→ SHORT TASK
Convert every line of the listing below into a JSON list of strings, one string per line, omitting blank lines.
— Start DATASET ROWS —
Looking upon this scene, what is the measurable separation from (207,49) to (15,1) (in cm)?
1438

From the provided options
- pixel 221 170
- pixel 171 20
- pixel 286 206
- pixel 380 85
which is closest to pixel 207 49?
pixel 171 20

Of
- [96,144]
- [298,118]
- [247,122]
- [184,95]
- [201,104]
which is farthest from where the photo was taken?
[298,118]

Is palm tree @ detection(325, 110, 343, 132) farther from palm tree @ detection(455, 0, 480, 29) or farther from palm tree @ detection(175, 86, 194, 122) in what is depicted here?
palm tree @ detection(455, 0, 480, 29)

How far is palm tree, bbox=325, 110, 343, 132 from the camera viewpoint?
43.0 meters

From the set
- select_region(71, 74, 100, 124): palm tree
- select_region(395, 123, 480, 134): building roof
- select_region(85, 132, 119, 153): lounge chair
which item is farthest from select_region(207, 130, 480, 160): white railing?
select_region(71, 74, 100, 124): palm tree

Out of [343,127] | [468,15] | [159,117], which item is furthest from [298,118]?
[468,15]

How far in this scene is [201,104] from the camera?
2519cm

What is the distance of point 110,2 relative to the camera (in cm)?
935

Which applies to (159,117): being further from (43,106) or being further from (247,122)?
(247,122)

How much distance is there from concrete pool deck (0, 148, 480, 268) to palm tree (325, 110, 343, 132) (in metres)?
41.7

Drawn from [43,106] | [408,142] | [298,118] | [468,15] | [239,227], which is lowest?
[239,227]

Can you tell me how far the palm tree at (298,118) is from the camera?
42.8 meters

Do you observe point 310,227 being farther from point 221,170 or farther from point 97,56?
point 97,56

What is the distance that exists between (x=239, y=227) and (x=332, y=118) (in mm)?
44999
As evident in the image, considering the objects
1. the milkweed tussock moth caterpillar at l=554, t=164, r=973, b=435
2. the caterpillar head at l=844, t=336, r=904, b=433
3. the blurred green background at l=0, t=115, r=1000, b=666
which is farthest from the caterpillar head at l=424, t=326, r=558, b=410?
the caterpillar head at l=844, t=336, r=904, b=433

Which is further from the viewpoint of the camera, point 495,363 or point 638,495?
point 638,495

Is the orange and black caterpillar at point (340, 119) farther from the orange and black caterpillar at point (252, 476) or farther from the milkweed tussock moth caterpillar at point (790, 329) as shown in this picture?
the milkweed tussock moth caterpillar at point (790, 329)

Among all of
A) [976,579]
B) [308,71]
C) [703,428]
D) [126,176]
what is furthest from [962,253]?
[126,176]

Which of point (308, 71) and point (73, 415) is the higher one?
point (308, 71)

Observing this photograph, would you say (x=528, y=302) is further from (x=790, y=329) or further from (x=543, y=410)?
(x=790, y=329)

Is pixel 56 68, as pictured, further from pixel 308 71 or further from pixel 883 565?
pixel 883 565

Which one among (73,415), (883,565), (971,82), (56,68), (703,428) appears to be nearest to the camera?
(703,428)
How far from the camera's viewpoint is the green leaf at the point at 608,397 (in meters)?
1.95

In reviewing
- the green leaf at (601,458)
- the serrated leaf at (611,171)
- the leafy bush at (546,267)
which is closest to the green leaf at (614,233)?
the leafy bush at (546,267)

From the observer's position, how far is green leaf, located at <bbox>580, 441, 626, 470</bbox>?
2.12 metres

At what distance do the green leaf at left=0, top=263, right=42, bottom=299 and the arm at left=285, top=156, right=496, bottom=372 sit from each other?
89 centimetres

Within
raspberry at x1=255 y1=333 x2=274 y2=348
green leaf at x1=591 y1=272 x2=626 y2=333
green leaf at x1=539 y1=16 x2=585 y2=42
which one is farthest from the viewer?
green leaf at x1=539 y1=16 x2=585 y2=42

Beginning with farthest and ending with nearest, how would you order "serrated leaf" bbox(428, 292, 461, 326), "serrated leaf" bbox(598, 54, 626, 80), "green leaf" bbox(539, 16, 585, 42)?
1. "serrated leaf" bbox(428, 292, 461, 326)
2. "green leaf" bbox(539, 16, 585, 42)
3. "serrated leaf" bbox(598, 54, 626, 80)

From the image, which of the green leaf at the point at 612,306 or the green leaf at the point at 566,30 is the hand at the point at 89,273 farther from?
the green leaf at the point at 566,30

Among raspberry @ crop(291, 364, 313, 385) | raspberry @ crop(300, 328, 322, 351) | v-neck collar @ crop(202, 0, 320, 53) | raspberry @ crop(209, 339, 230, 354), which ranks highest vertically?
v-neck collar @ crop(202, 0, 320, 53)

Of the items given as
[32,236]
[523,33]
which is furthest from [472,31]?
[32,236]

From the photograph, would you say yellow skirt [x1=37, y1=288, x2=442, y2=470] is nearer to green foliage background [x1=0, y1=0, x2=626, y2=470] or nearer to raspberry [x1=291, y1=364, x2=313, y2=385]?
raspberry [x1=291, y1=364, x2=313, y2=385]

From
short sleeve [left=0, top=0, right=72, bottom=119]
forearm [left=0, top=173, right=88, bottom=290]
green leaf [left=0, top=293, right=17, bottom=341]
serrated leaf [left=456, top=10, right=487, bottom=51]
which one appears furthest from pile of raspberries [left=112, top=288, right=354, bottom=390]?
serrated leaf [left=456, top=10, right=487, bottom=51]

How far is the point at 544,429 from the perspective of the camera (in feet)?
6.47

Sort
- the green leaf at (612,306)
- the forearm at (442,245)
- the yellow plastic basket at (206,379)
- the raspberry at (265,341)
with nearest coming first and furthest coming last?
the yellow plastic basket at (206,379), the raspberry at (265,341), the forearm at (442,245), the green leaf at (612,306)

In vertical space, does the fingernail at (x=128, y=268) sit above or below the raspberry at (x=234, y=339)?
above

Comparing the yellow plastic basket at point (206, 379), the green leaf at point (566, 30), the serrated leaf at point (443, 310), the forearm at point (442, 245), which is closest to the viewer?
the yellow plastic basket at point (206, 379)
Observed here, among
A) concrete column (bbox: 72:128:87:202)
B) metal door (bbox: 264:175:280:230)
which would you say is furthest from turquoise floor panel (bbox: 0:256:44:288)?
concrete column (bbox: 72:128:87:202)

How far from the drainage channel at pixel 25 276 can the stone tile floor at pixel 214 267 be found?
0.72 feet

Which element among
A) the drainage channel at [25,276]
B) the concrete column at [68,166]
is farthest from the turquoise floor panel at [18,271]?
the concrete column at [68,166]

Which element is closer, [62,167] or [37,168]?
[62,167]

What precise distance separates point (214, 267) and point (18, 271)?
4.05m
— End DATASET ROWS —
→ EXERCISE OUTPUT
[
  "Looking upon this scene, what is the measurable separation from (207,49) to (15,1) (in cm)?",
  "1438",
  "From the provided options",
  "- pixel 221 170",
  "- pixel 171 20",
  "- pixel 286 206",
  "- pixel 380 85",
  "which is closest to pixel 207 49?",
  "pixel 171 20",
  "Of",
  "- [96,144]",
  "- [298,118]",
  "- [247,122]",
  "- [184,95]",
  "- [201,104]",
  "which is farthest from where the photo was taken?",
  "[298,118]",
  "Is palm tree @ detection(325, 110, 343, 132) farther from palm tree @ detection(455, 0, 480, 29) or farther from palm tree @ detection(175, 86, 194, 122) in what is depicted here?",
  "palm tree @ detection(455, 0, 480, 29)",
  "How far is palm tree, bbox=325, 110, 343, 132 from the camera viewpoint?",
  "43.0 meters",
  "From the set",
  "- select_region(71, 74, 100, 124): palm tree",
  "- select_region(395, 123, 480, 134): building roof",
  "- select_region(85, 132, 119, 153): lounge chair",
  "which item is farthest from select_region(207, 130, 480, 160): white railing?",
  "select_region(71, 74, 100, 124): palm tree",
  "Out of [343,127] | [468,15] | [159,117], which item is furthest from [298,118]?",
  "[468,15]",
  "How far in this scene is [201,104] from the camera?",
  "2519cm",
  "What is the distance of point 110,2 relative to the camera (in cm)?",
  "935",
  "Which applies to (159,117): being further from (43,106) or being further from (247,122)?",
  "(247,122)",
  "How much distance is there from concrete pool deck (0, 148, 480, 268) to palm tree (325, 110, 343, 132) (in metres)?",
  "41.7",
  "Drawn from [43,106] | [408,142] | [298,118] | [468,15] | [239,227], which is lowest?",
  "[239,227]",
  "Can you tell me how far the palm tree at (298,118) is from the camera?",
  "42.8 meters",
  "Do you observe point 310,227 being farther from point 221,170 or farther from point 97,56?",
  "point 97,56",
  "What is the distance that exists between (x=239, y=227) and (x=332, y=118) (in mm)?",
  "44999",
  "As evident in the image, considering the objects",
  "1. the milkweed tussock moth caterpillar at l=554, t=164, r=973, b=435",
  "2. the caterpillar head at l=844, t=336, r=904, b=433",
  "3. the blurred green background at l=0, t=115, r=1000, b=666",
  "which is farthest from the caterpillar head at l=424, t=326, r=558, b=410?",
  "the caterpillar head at l=844, t=336, r=904, b=433",
  "Which is further from the viewpoint of the camera, point 495,363 or point 638,495?",
  "point 638,495",
  "Is the orange and black caterpillar at point (340, 119) farther from the orange and black caterpillar at point (252, 476) or farther from the milkweed tussock moth caterpillar at point (790, 329) as shown in this picture?",
  "the milkweed tussock moth caterpillar at point (790, 329)",
  "Among all of",
  "A) [976,579]",
  "B) [308,71]",
  "C) [703,428]",
  "D) [126,176]",
  "what is furthest from [962,253]?",
  "[126,176]",
  "Which of point (308, 71) and point (73, 415) is the higher one?",
  "point (308, 71)",
  "Observing this photograph, would you say (x=528, y=302) is further from (x=790, y=329) or further from (x=543, y=410)?",
  "(x=790, y=329)",
  "Is pixel 56 68, as pictured, further from pixel 308 71 or further from pixel 883 565?",
  "pixel 883 565",
  "Which one among (73,415), (883,565), (971,82), (56,68), (703,428) appears to be nearest to the camera?",
  "(703,428)",
  "How far from the camera's viewpoint is the green leaf at the point at 608,397 (in meters)?",
  "1.95",
  "In reviewing",
  "- the green leaf at (601,458)",
  "- the serrated leaf at (611,171)",
  "- the leafy bush at (546,267)",
  "which is closest to the green leaf at (614,233)?",
  "the leafy bush at (546,267)",
  "From the observer's position, how far is green leaf, located at <bbox>580, 441, 626, 470</bbox>?",
  "2.12 metres",
  "At what distance do the green leaf at left=0, top=263, right=42, bottom=299 and the arm at left=285, top=156, right=496, bottom=372 sit from each other?",
  "89 centimetres",
  "Within",
  "raspberry at x1=255 y1=333 x2=274 y2=348",
  "green leaf at x1=591 y1=272 x2=626 y2=333",
  "green leaf at x1=539 y1=16 x2=585 y2=42",
  "which one is farthest from the viewer?",
  "green leaf at x1=539 y1=16 x2=585 y2=42",
  "Beginning with farthest and ending with nearest, how would you order \"serrated leaf\" bbox(428, 292, 461, 326), \"serrated leaf\" bbox(598, 54, 626, 80), \"green leaf\" bbox(539, 16, 585, 42)?",
  "1. \"serrated leaf\" bbox(428, 292, 461, 326)",
  "2. \"green leaf\" bbox(539, 16, 585, 42)",
  "3. \"serrated leaf\" bbox(598, 54, 626, 80)",
  "From the image, which of the green leaf at the point at 612,306 or the green leaf at the point at 566,30 is the hand at the point at 89,273 farther from?",
  "the green leaf at the point at 566,30",
  "Among raspberry @ crop(291, 364, 313, 385) | raspberry @ crop(300, 328, 322, 351) | v-neck collar @ crop(202, 0, 320, 53) | raspberry @ crop(209, 339, 230, 354), which ranks highest vertically?",
  "v-neck collar @ crop(202, 0, 320, 53)",
  "Of the items given as",
  "[32,236]",
  "[523,33]",
  "which is furthest from [472,31]?",
  "[32,236]",
  "From the photograph, would you say yellow skirt [x1=37, y1=288, x2=442, y2=470] is nearer to green foliage background [x1=0, y1=0, x2=626, y2=470] or nearer to raspberry [x1=291, y1=364, x2=313, y2=385]?",
  "raspberry [x1=291, y1=364, x2=313, y2=385]",
  "From",
  "short sleeve [left=0, top=0, right=72, bottom=119]",
  "forearm [left=0, top=173, right=88, bottom=290]",
  "green leaf [left=0, top=293, right=17, bottom=341]",
  "serrated leaf [left=456, top=10, right=487, bottom=51]",
  "which one appears furthest from pile of raspberries [left=112, top=288, right=354, bottom=390]?",
  "serrated leaf [left=456, top=10, right=487, bottom=51]",
  "How far is the point at 544,429 from the perspective of the camera (in feet)?",
  "6.47",
  "Sort",
  "- the green leaf at (612,306)",
  "- the forearm at (442,245)",
  "- the yellow plastic basket at (206,379)",
  "- the raspberry at (265,341)",
  "with nearest coming first and furthest coming last?",
  "the yellow plastic basket at (206,379), the raspberry at (265,341), the forearm at (442,245), the green leaf at (612,306)",
  "In vertical space, does the fingernail at (x=128, y=268) sit above or below the raspberry at (x=234, y=339)?",
  "above",
  "Comparing the yellow plastic basket at point (206, 379), the green leaf at point (566, 30), the serrated leaf at point (443, 310), the forearm at point (442, 245), which is closest to the viewer?",
  "the yellow plastic basket at point (206, 379)",
  "Observed here, among",
  "A) concrete column (bbox: 72:128:87:202)",
  "B) metal door (bbox: 264:175:280:230)",
  "which would you say is furthest from turquoise floor panel (bbox: 0:256:44:288)?",
  "concrete column (bbox: 72:128:87:202)",
  "How far from the drainage channel at pixel 25 276 can the stone tile floor at pixel 214 267 be found?",
  "0.72 feet",
  "Which element among",
  "A) the drainage channel at [25,276]",
  "B) the concrete column at [68,166]",
  "is farthest from the turquoise floor panel at [18,271]?",
  "the concrete column at [68,166]",
  "Which element is closer, [62,167] or [37,168]?",
  "[62,167]",
  "What precise distance separates point (214, 267) and point (18, 271)?",
  "4.05m"
]